Most Canadians would have trouble coming up with more than one world location (Afghanistan) where Canada is operating in some form or other. Try Sudan, Gaza, several places in Europe, Haiti, Sierra Leone, Congo and at sea in the Persian Gulf, the Atlantic and more. So the Canadian military, stretched thinly and underfunded, is still serving Canada well all around the world.
It so happens that the Canadian Forces is looking for service members to serve in southern Sudan as military observers for the United Nations on Operation Safari. With Canada’s large – for the Canadian military at least – involvement in Afghanistan, opportunities for reservists, and non-army ones at that, to serve around the world now present themselves. Perfect.
First, must convince partner Heather that this mission is not too dangerous, is an opportunity of a lifetime and won’t cause her too much extra work (Wrong. The dog walks alone will double.) Tell her it will get me out of her hair and produce extra income to fund renovations. Then, scrape through the fitness and medical tests and various questionnaires. Graduate from the military observer course at CFB Kingston and, in typically military fashion, wait.
I find out I am to deploy to Khartoum in April and all the paperwork and kit accumulation begins. Piles and piles of both. I’ll not recreate the stress of filling out diplomatic paperwork, gathering esoteric equipment for hot, austere climates, packing and bending over for more needles than acupuncturists give their sickest patients. Needless to say, it is true that Canadian military members arrive at their destinations as the best equipped and trained in the world. All the aforementioned is done under the auspices of the Canadian Expeditionary Forces Command. This is the military organization responsible for all Canadian Forces activity outside Canada. (The entity responsible for military units in Canada is CANCOM.)

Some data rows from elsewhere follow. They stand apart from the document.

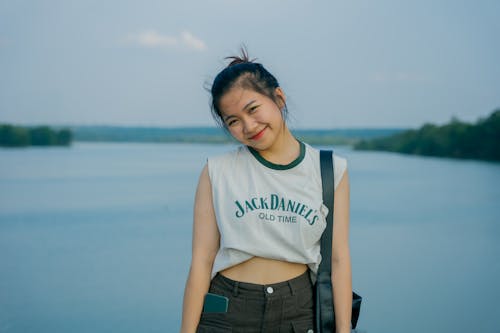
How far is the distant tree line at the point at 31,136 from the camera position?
550 cm

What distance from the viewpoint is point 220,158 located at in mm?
1145

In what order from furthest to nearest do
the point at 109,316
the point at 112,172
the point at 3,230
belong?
the point at 112,172 → the point at 3,230 → the point at 109,316

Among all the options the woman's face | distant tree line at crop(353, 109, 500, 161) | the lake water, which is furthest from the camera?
distant tree line at crop(353, 109, 500, 161)

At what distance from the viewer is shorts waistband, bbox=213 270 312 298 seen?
1.08 m

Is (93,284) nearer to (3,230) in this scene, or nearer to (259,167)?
(3,230)

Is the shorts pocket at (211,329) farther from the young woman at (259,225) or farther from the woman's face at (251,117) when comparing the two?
the woman's face at (251,117)

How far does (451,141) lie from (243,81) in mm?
4867

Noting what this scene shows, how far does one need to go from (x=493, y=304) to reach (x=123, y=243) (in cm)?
234

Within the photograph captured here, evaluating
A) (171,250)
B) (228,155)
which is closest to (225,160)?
(228,155)

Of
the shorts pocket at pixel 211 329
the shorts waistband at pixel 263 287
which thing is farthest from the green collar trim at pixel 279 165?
the shorts pocket at pixel 211 329

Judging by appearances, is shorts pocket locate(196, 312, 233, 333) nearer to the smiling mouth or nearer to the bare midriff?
the bare midriff

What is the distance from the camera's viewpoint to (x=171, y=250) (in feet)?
12.0

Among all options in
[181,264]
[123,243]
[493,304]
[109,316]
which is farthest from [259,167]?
[123,243]

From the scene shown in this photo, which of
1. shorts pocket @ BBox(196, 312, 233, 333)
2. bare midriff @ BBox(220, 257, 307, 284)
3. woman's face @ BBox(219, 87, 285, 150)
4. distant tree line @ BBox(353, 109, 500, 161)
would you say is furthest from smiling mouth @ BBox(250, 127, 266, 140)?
distant tree line @ BBox(353, 109, 500, 161)
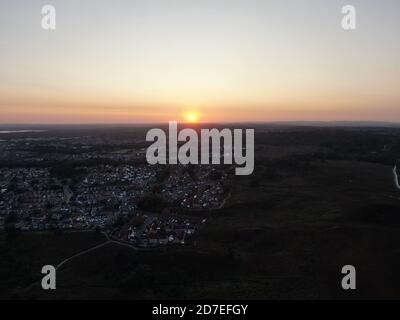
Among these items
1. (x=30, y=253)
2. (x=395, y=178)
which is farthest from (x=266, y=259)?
(x=395, y=178)

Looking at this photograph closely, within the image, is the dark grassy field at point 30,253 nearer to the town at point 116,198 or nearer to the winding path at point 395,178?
the town at point 116,198

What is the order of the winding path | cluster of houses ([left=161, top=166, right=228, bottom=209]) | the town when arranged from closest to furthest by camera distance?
the town < cluster of houses ([left=161, top=166, right=228, bottom=209]) < the winding path

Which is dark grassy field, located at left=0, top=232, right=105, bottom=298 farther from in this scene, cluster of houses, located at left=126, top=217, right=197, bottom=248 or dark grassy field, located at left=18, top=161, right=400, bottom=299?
cluster of houses, located at left=126, top=217, right=197, bottom=248

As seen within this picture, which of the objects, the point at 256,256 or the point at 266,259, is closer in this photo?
the point at 266,259

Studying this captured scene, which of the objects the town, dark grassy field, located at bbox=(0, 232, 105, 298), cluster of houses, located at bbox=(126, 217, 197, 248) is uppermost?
the town

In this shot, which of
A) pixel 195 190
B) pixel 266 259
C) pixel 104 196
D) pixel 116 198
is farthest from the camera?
pixel 195 190

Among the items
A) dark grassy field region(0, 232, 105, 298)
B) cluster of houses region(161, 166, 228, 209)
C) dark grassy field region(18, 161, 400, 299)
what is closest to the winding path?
dark grassy field region(18, 161, 400, 299)

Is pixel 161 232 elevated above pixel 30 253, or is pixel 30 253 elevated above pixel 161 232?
pixel 161 232

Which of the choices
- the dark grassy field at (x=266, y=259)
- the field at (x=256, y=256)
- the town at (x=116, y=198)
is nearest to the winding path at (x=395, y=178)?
the field at (x=256, y=256)

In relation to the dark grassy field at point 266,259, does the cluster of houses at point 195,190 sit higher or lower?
higher

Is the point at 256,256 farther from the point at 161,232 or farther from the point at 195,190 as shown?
the point at 195,190

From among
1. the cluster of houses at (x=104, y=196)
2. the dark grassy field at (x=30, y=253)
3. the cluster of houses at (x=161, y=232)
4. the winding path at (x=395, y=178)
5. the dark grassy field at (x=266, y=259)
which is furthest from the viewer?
the winding path at (x=395, y=178)

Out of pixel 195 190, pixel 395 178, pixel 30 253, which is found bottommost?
pixel 30 253
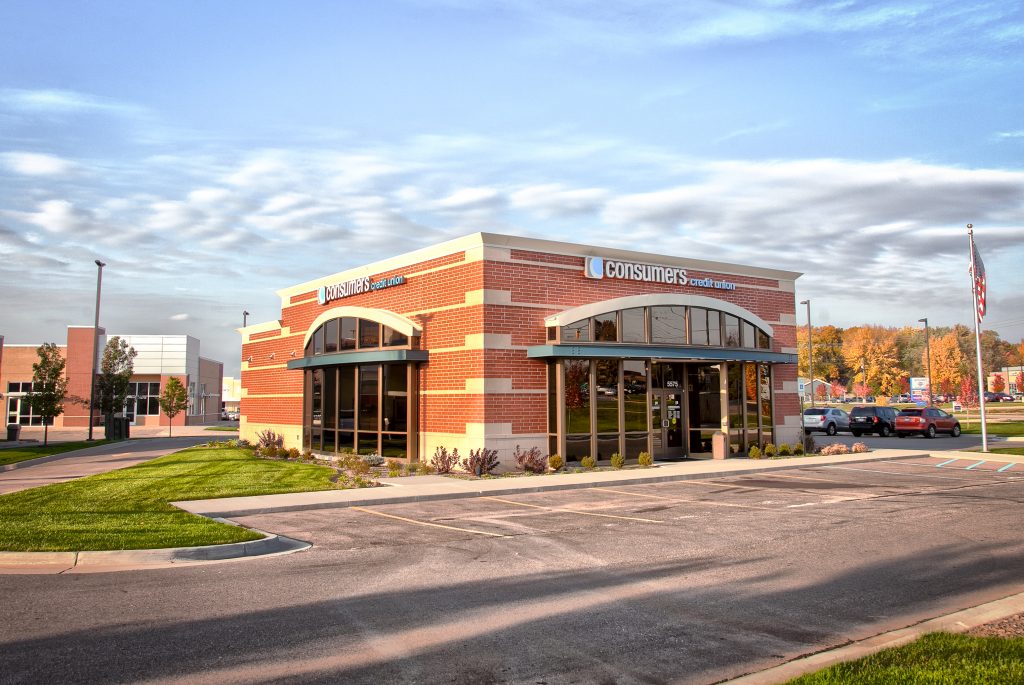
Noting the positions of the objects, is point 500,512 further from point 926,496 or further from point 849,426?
point 849,426

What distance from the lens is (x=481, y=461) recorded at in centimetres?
2198

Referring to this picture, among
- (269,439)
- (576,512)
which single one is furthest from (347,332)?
(576,512)

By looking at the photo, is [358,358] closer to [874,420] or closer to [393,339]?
[393,339]

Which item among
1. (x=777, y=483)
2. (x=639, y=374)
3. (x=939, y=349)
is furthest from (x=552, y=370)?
(x=939, y=349)

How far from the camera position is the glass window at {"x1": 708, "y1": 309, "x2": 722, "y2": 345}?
1069 inches

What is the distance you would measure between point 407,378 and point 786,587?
1812cm

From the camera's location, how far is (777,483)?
19984mm

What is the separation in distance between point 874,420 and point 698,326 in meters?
23.8

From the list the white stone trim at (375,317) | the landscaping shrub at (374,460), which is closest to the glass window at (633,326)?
the white stone trim at (375,317)

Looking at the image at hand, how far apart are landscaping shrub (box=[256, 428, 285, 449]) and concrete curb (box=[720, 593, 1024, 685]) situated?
97.3ft

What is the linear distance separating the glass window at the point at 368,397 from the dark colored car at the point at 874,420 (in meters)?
30.5

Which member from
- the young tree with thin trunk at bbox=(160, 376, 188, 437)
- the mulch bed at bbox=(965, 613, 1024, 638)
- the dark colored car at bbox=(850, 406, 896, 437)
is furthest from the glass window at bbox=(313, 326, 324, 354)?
the young tree with thin trunk at bbox=(160, 376, 188, 437)

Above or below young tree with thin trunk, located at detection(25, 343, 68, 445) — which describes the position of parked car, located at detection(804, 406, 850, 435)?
below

My story tries not to be a military or political tale. The following accounts are taken from The Dung Beetle Diaries, my journal that I – surprisingly – kept religiously during my time in Africa. Often rough, emotional and clearly written on the spur of the moment, it is a grunt’s view. I doubt my views and experiences are unique. All 30 or more of my Canadian colleagues in Sudan would have similar stories to tell. My photographs are the same, mostly rough and unskilled. Occasionally I capture some unique moments just from sheer volume of shots. Picture-taking in Sudan is a risk all its own, as it is illegal to take photos without a permit.